Canadian Centre for Architecture announces the winner of the 2010-2011 James Stirling Memorial Lectures on the City Competition
The Canadian Centre for Architecture (CCA), in collaboration with the Cities Programme of the London School of Economics and Political Science (LSE), announces the recipient of the fourth international competition for the James Stirling Memorial Lectures on the City. The jury selected Professor Gerald Frug, 2010-2011 Stirling Lecturer, for his project entitled “The Architecture of Governance”.

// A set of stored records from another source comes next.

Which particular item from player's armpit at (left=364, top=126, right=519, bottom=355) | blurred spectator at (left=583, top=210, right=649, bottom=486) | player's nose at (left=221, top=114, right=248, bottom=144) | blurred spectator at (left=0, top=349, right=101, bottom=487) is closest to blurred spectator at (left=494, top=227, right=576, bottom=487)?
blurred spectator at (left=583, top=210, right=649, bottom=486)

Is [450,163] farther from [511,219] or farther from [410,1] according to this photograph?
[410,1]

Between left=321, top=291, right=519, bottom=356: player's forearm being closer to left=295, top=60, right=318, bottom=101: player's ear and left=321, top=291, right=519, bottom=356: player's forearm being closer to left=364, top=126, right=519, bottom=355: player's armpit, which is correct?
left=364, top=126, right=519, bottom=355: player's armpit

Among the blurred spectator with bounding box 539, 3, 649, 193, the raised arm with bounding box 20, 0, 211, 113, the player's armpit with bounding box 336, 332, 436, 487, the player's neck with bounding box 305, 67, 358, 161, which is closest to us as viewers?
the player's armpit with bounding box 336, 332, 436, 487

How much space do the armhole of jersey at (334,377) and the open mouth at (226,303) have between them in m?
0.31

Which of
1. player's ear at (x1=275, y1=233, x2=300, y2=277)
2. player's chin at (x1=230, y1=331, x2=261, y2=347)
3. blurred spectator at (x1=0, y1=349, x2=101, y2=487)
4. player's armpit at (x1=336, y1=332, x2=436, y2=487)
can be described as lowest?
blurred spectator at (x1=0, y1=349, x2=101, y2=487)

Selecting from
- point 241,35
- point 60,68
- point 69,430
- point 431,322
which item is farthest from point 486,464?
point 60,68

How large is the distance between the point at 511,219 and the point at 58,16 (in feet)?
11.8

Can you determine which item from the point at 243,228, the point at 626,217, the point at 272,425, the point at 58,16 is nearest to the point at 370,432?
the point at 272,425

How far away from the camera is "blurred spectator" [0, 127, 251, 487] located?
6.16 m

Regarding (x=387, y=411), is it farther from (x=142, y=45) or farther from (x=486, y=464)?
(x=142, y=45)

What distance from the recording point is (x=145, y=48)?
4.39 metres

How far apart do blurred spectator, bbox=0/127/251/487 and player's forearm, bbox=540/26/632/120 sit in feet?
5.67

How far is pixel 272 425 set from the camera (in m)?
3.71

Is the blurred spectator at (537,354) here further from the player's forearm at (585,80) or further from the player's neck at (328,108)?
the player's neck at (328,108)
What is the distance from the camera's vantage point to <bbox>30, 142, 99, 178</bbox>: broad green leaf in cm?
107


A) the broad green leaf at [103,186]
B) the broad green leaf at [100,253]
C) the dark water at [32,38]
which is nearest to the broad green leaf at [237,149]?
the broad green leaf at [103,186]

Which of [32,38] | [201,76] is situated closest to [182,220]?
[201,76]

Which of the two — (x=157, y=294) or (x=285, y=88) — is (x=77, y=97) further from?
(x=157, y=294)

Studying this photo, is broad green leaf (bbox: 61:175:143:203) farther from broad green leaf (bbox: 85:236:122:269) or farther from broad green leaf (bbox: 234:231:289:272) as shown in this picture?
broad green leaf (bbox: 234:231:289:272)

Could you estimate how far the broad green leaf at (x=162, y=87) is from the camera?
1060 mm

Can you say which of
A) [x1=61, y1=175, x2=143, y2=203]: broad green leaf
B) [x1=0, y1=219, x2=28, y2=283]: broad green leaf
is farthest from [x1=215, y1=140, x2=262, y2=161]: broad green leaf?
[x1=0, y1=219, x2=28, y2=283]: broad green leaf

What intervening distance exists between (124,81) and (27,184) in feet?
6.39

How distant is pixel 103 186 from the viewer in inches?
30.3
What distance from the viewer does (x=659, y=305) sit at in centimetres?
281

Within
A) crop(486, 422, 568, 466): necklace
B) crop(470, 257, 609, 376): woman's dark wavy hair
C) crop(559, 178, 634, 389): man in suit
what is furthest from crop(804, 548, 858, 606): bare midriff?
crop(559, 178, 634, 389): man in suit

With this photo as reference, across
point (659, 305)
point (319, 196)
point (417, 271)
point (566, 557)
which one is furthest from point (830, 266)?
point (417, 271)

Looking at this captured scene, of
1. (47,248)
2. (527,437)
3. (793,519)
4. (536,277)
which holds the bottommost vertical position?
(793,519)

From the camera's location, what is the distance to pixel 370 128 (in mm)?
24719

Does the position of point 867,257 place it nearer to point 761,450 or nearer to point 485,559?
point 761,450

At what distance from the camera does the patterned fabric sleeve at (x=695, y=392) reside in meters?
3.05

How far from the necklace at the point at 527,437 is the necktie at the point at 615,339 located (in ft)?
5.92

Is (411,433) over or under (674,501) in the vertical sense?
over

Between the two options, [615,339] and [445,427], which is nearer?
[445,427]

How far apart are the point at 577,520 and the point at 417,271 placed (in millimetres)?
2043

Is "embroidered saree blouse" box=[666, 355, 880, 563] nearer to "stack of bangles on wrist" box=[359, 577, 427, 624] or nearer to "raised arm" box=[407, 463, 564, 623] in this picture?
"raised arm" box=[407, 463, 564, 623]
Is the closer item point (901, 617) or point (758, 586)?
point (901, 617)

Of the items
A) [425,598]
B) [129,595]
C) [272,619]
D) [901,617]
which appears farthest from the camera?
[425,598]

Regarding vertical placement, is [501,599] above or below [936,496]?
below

The bi-annual James Stirling Memorial Lectures on the City competition was launched in 2003 to inaugurate a unique forum for the advancement of new critical perspectives on the role of
urban design and urban architecture in the development of cities worldwide. In previousyears, winners have included Robert Mangurian and Mary-Ann Ray (2008-2009), Eyal Weizman (2006-2007) and Teddy Cruz (2004-2005) each of whom successfully navigated a competitive screening process. Professor Frug is the first recipient to be nominated for the prize, a trial by the organizers to widen the field of competition and to reduce barriers to eligibility. Unlike previous editions of the Stirling Prize, this jury did not select the winner on the basis of an open competitive process, but decided unanimously to give the award to Professor Frug on the basis of the excellence of his research and writings on urban governance and the relevance of his proposed lecture to the current debate on the future of the city in the 21st century.
Professor Frug is the Louis D. Brandeis Professor of Law at Harvard Law School. He is the leading expert on the legal structure of urban governance in the United States and is the author of dozens of articles and two important books on the topic: City Making, published in 1999, and City Bound, published in 2009. Professor Frug teaches about urban governance at Harvard Law School in one of the most popular courses in the school. Most of those who teach the subject elsewhere in the United States were his students. Another graduate of the course is President Barack Obama. Prior to his teaching career, Professor Frug had practical experience in dealing with urban issues, serving as Deputy Administrator and, then, as Administrator, of the Health Services Administration of the City of New York. In more recent years, he has lectured on urban governance in cities around the world.
Professor Frug’s proposal “The Architecture of Governance” will analyze the problems facing the organization of cities around the world and will attempt to describe the design of the governance system in a way that makes it recognizable to architects and other designers.
Frug will develop his research project and present the Stirling Lecture on Thursday, October 21, 2010 at the CCA in Montreal, and at the London School of Economics in the Fall of 2011.